# New 240 Gallon Victoria Tank



## Celtex (Aug 3, 2012)

Hi,

I´m going to set up a 240 gallon tank in January, and wondered if anyone had a idea of fishcomposition in my tank.
I have never had victorians before, Only Tanganyikas.


----------



## samaki (Oct 25, 2002)

Hi I can propose yu two types of combos
one, being rock reef community tank with( try to put 8 individuals of each species with more females than males)
Mbipia lutea Makobe algae eater
Neochromius omnicaruleus Makobe algae eater
Pundamilia macrocephala Python sponge/insect eater
Neochromis rufocaudalis Saa Nane algae eater
P.nyererei makobe or P.sp"red head" Zue insectivore
H.sauvagei Mwanza north insect eater
H.chilotes Zue insect eater
H.sp"Hippo point salmon" snail extractor
Pyxichromis orthostoma(this one is from lake Kyoga but it can play the role of predator and has an unique head shape)
the second tank being more oriented to shoal living fishes
H.paropius benthic detritus feeder
H.piceatus zooplancton feeder
H;sp"tipped blue" zooplancton feeder
Astatoreochromis alluaudi snails crusher
H.sp"fire red" insectivore
H;sp"kenya gold" snail extractor
if yu need more ideas; let me know


----------



## Shaky (Jan 2, 2003)

How about the schooling Yssichromis?


----------



## alanastar (Mar 6, 2006)

if you choose these you will have to avoid the mbipia,
Yssichromis ,
sp.'matumbi hunter',
Enterochromis paropius 
Paralabidochromis sauvagei (Mwanza Gulf)
Astatoreochromis alluaudi
chilotes

would make an interesting community :thumb:

I keep a 180 g , you will be surprised how big they grow


----------



## DJRansome (Oct 29, 2005)

I have not found the Yssichromis to be available at this time in the US...maybe more available in other countries?


----------



## samaki (Oct 25, 2002)

I think H.piceatus is in the states, H.pyrrocephalus too, paropius and matumbi too but obviously it'll take time and patience, I know Greg Steeves had this species or some of them.

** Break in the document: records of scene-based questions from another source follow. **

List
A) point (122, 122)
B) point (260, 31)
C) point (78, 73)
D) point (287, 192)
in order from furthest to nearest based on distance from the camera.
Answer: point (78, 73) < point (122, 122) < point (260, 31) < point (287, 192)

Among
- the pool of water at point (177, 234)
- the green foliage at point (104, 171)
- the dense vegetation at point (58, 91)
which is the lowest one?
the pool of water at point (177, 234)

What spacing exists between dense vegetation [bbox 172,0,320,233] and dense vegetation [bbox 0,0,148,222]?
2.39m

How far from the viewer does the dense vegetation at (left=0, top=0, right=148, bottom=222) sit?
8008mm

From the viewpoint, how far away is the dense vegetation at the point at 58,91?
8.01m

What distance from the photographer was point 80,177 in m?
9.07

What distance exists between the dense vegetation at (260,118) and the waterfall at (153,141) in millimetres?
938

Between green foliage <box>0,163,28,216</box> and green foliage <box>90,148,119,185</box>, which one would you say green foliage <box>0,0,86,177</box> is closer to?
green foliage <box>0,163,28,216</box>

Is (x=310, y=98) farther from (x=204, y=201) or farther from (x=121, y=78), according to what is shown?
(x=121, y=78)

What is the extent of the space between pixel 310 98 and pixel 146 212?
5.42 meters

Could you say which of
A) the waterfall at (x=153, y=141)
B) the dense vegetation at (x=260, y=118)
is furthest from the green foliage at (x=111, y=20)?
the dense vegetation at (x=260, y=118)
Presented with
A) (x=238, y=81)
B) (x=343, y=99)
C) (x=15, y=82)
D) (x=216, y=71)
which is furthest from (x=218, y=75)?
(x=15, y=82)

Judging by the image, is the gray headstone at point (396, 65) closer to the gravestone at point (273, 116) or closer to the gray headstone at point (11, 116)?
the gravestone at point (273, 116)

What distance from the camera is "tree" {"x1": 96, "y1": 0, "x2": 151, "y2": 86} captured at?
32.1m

It's easier to build a rocky reefs comunity of mbipis because they are more available for sure.
xris


----------



## dreday (Oct 12, 2007)

my piceatus will not give me a fertile spawn. I have had 10 clutches with no fry. looking for a new male to add to the group as i only have one right now.

I think a large group of the open water fish would be an awesome sight. matumbi hutners would be nice too.


----------